▶ **Your goal**:
Copy everything in the listing below word for word, apart from any images.

Source material section start

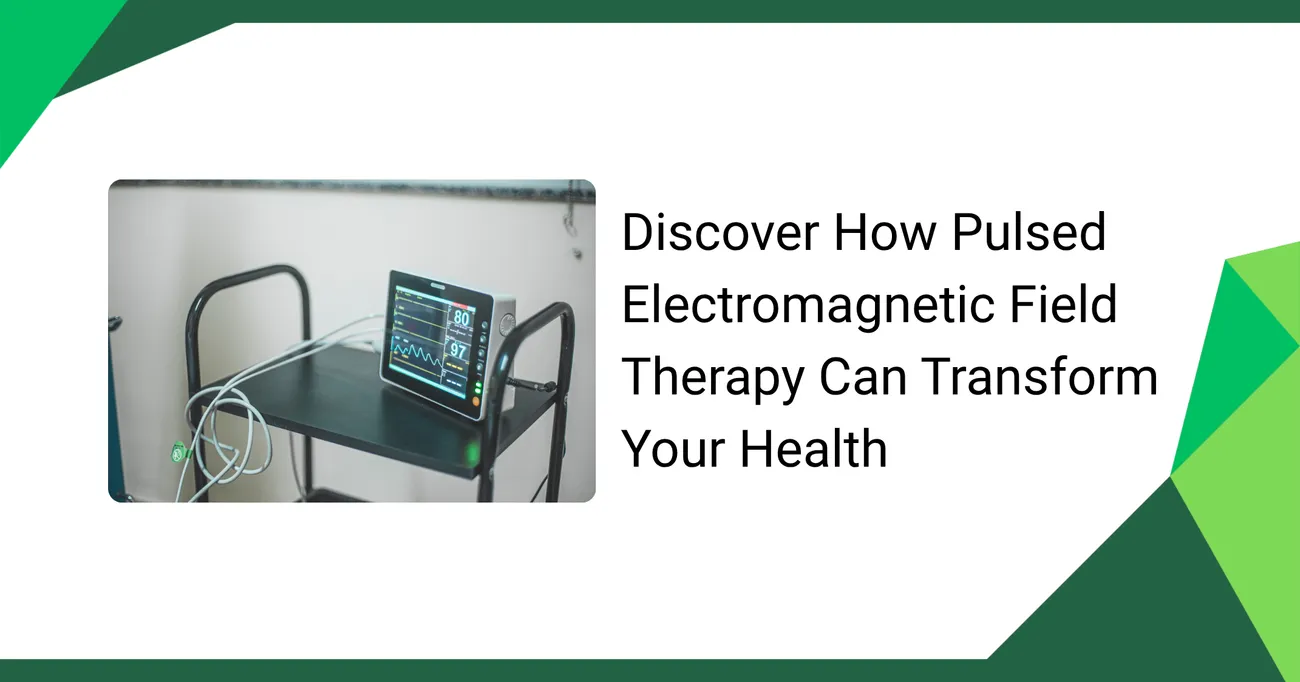 80
97

Discover How Pulsed Electromagnetic Field Therapy Can Transform Your Health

Source material section end

▶ **Output below**:
 80
97

Discover How Pulsed Electromagnetic Field Therapy Can Transform Your Health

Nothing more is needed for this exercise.